Reproduce the material below verbatim, from the line that contains "Referencing the photo" through the last line of the material, both ends included.

**Input records:**
# # # #
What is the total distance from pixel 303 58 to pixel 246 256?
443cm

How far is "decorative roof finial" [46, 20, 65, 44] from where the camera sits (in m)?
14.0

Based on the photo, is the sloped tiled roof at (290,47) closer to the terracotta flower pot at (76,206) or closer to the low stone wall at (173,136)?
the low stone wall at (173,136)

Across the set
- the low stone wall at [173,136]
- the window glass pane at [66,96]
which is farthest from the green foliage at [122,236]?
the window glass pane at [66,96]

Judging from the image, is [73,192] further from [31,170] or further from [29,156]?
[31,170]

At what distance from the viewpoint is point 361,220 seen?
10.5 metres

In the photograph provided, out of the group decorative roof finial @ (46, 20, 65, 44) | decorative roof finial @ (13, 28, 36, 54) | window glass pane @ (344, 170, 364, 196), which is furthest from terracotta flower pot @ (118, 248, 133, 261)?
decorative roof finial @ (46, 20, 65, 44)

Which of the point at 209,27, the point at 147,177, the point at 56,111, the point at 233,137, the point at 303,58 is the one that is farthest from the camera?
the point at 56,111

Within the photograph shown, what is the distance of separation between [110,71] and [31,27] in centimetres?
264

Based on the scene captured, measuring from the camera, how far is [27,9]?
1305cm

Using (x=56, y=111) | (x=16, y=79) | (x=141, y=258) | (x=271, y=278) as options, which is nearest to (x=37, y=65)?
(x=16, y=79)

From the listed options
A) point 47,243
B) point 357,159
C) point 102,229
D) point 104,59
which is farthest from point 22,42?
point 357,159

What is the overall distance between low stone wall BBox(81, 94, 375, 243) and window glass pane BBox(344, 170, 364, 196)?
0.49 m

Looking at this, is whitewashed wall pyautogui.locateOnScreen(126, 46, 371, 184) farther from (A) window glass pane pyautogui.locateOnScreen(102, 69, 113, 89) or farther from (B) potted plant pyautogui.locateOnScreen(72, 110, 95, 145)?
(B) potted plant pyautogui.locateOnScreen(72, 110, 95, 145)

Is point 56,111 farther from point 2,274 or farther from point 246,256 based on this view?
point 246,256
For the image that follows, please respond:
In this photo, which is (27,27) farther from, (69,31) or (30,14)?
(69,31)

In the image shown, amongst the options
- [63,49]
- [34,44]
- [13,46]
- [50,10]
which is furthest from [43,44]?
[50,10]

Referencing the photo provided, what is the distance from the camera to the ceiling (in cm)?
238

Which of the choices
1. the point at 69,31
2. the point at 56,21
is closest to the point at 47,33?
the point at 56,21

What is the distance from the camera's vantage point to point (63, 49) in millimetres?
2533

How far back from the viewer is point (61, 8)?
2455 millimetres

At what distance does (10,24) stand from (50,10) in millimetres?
# # # #
**Worked answer:**
Referencing the photo provided, what is the distance from the camera to the ceiling (in cm)?
238

Which of the choices
1. the point at 69,31
2. the point at 56,21
is closest to the point at 47,33?
the point at 56,21

What is the distance from the camera's vantage point to point (63, 49) in millimetres?
2533

How far back from the viewer is point (61, 8)?
2455 millimetres

At what distance does (10,24) stand from (50,10) in millimetres?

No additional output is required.